* [TEXT PASSAGE]:
○ ○ ○
I’ve been working remotely for over a decade – well before the days of tools like Slack or Zoom. In some ways, it was easier back then: you worked from wherever you were and had the space to manage your workload however you wanted. If you desired to go hardcore creative mode at night, sleep in, then leisurely read fiction over brunch, you could.
Now, in the age of the “green dot” or “presence prison,” as Jason Fried calls it, working remotely can be more suffocating than in-person work. The freedom that we worked hard to create — escaping the 9-to-5 — has now turned into constant monitoring, with the expectation that we are on, accessible, productive, and communicative 24/7.
I see this in job positions for remote roles. Companies frequently champion remote, proudly advertising their flexible cultures to only then list that candidates must be based within 60 minutes of Pacific Time Zone, that the hours are set, and standup is at 8:30am daily. One of the benefits of remote work is that it brings the world closer together and creates a level-playing field for the world’s best talent. Whether you were in Bengaluru or Berlin, you could still work with a VC-backed, cash-rich startup in San Francisco earning a solid hourly rate. If remote slowly turns into a way of working in real-time with frequent face-time, we will see less of this.
And let’s not forget trust: the crux of remote culture. Companies create tools that automatically record your screen at intervals to show management or clients you’re delivering. I founded a freelance marketplace called CloudPeeps and not recording your screen, as Upwork does, is one way we attract a different caliber of indie professional.
You can have more freedom in an office. From my beige cubicle at one of my first roles, I witnessed a colleague plan a wedding over the course of many months, including numerous calls to vendors and 20 tabs open for research. Most of the team was none the wiser – this wouldn’t be the case with remote today.
○ ○ ○
* [PROVIDED RECORDS]:
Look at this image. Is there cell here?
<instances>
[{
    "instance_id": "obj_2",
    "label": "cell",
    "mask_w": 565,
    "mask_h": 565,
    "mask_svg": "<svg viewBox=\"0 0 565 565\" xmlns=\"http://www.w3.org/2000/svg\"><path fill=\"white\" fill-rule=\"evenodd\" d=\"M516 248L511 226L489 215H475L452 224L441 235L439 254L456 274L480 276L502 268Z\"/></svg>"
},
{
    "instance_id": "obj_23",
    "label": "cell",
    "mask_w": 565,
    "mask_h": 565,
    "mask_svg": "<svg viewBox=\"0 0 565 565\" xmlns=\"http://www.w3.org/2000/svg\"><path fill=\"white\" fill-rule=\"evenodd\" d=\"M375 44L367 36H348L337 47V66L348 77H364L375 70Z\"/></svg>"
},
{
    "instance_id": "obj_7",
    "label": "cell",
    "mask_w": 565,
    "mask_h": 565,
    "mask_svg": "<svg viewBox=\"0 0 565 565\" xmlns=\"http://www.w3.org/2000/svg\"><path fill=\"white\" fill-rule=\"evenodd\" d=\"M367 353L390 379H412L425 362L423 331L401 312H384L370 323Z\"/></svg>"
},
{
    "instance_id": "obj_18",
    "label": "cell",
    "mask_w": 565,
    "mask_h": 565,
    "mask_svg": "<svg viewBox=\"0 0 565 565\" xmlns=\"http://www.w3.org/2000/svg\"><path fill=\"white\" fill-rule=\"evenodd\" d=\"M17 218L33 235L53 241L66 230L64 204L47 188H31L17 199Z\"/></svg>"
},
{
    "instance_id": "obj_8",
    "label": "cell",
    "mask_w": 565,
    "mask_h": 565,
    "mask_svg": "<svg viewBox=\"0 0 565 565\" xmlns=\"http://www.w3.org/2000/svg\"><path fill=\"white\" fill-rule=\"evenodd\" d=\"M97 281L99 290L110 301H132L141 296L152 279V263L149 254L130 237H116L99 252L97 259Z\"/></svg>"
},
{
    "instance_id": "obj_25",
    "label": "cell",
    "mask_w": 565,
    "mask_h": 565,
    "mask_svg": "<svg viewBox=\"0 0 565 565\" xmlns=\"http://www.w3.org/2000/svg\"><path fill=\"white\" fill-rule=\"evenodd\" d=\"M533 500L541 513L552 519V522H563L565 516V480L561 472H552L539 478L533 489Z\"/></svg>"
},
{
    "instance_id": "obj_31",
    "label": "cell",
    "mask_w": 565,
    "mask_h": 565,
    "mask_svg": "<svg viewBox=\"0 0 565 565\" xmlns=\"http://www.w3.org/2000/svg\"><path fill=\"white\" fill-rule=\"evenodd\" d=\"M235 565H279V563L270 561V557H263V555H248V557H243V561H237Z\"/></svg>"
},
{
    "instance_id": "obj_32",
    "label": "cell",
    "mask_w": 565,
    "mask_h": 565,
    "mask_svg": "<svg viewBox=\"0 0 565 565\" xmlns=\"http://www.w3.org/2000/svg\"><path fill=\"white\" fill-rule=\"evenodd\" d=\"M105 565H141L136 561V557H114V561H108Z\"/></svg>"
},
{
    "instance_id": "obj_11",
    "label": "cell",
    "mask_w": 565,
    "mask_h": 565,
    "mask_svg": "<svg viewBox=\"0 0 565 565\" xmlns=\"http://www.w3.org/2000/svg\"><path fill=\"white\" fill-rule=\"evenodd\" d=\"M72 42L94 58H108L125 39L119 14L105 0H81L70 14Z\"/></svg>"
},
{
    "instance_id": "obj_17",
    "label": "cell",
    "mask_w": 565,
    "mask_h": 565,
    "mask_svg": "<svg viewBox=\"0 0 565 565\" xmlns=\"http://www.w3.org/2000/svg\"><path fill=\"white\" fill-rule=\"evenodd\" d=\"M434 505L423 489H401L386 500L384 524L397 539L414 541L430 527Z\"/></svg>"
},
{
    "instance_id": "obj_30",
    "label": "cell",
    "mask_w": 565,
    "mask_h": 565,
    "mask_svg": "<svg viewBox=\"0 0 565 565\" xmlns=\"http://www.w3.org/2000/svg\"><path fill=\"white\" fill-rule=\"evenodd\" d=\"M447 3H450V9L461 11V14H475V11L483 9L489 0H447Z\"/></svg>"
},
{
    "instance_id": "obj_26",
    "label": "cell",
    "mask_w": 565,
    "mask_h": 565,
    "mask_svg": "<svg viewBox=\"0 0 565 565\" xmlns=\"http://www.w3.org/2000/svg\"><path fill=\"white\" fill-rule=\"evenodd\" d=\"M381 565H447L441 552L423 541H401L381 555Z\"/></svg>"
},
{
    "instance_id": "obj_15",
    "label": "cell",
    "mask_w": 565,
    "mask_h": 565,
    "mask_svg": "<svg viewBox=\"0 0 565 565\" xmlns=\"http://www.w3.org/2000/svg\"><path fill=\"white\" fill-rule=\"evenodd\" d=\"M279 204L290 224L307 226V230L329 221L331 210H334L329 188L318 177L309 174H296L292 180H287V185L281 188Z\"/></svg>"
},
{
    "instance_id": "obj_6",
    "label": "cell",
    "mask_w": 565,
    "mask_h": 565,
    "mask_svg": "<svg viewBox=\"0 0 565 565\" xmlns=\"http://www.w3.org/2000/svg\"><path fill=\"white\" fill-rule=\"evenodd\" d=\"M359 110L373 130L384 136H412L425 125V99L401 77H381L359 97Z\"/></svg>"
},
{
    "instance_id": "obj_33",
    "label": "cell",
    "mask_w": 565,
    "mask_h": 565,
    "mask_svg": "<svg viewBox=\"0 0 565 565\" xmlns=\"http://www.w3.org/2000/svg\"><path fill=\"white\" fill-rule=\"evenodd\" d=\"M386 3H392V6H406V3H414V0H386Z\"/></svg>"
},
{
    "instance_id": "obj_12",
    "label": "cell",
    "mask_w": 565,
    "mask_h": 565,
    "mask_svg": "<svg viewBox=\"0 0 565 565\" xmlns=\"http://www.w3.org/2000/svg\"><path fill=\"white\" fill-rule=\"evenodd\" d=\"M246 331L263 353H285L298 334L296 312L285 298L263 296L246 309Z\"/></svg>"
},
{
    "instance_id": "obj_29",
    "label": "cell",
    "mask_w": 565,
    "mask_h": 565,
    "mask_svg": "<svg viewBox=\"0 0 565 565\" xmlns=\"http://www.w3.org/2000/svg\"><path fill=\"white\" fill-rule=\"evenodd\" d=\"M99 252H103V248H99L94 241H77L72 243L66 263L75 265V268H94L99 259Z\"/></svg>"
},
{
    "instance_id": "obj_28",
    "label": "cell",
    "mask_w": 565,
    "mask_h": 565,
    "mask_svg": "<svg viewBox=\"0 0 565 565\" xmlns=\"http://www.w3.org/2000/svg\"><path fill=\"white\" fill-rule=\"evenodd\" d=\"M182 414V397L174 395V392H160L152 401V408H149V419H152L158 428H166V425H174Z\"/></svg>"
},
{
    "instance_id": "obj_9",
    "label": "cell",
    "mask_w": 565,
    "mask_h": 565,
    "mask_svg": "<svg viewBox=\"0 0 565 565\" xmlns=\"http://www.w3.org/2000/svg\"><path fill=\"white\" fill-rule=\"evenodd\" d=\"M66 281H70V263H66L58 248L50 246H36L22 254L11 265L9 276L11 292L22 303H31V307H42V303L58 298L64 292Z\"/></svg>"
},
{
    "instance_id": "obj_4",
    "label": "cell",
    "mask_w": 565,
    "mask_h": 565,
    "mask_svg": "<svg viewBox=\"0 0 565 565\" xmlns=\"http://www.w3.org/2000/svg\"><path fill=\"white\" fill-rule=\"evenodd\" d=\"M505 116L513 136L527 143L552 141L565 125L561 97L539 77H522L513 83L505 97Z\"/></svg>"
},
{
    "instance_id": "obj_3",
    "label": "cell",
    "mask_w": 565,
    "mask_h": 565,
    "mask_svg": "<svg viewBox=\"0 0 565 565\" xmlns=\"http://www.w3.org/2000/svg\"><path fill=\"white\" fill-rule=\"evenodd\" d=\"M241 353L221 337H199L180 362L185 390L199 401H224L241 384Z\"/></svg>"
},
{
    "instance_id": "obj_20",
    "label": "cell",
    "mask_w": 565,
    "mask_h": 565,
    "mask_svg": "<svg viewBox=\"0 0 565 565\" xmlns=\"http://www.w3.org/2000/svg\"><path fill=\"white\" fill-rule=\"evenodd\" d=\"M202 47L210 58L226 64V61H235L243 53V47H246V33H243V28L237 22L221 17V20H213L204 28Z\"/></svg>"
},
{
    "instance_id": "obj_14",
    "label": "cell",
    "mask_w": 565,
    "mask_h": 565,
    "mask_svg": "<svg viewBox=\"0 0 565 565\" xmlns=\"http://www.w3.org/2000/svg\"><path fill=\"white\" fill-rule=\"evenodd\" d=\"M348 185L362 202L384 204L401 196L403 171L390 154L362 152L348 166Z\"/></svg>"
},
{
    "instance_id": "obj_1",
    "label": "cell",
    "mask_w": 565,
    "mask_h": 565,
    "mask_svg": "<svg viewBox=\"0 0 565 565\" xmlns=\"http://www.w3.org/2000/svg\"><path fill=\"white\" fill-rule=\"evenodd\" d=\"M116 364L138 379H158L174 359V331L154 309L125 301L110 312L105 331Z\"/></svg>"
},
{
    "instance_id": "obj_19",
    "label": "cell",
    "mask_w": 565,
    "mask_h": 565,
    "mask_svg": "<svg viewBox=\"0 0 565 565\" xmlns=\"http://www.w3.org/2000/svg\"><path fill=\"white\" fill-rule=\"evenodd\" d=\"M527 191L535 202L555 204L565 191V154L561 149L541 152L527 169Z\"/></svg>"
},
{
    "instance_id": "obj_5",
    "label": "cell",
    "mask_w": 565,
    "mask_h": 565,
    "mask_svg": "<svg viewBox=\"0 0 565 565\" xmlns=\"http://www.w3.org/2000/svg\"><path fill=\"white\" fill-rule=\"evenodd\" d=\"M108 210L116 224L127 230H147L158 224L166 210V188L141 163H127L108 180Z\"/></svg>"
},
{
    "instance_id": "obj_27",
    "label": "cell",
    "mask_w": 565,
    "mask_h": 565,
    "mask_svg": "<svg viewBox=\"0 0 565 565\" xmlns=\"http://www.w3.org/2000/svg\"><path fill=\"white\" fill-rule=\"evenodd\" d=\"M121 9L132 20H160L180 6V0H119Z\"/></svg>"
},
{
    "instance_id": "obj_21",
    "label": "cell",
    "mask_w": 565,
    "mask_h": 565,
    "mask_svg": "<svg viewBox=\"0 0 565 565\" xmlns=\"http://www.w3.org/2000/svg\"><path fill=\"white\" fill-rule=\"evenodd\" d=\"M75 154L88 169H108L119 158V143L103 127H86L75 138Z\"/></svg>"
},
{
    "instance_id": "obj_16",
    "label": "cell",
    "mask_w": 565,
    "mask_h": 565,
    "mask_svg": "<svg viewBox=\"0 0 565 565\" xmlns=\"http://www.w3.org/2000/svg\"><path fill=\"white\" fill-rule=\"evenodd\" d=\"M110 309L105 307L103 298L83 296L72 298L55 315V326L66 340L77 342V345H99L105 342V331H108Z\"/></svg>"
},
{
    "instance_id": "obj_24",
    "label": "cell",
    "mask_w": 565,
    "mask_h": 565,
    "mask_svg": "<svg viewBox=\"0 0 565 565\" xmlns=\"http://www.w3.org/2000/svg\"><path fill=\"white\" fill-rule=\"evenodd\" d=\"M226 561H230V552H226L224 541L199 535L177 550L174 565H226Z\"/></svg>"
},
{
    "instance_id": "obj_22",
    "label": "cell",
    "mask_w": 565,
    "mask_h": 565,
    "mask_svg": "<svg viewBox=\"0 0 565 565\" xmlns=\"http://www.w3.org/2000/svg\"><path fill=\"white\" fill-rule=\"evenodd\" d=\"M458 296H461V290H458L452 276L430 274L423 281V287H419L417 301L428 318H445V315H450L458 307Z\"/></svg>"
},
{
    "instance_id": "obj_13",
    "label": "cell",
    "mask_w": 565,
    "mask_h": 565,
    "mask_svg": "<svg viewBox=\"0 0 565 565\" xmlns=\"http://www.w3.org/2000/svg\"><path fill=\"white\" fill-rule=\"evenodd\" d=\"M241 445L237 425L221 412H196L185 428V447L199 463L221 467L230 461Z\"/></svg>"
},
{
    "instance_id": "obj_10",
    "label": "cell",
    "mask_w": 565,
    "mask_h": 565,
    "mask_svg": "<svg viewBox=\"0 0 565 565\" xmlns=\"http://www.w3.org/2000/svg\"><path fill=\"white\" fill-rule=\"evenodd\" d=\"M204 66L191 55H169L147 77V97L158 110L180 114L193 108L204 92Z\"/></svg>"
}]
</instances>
○ ○ ○
* [EXERCISE INSTRUCTIONS]:
1. In the remote work essay, give the passage from "I’ve been working" to "brunch, you could." again, replacing "fiction" with "poetry".
2. Answer these questions from the remote work essay:
(a) How long has the writer been working remotely?
(b) What freelance marketplace did the writer found?
(c) What did a colleague plan from the office over many months?
3. According to the remote work essay, why does CloudPeeps not record the screens of the professionals who use it?
The entries come from a different source than the essay above.

* [SOLUTIONS TO EACH TASK]:
1.
I’ve been working remotely for over a decade – well before the days of tools like Slack or Zoom. In some ways, it was easier back then: you worked from wherever you were and had the space to manage your workload however you wanted. If you desired to go hardcore creative mode at night, sleep in, then leisurely read poetry over brunch, you could.

2.
(a) For over a decade.
(b) CloudPeeps.
(c) A wedding.

3. The writer says that not recording screens, as Upwork does, is one way CloudPeeps attracts a different caliber of indie professional.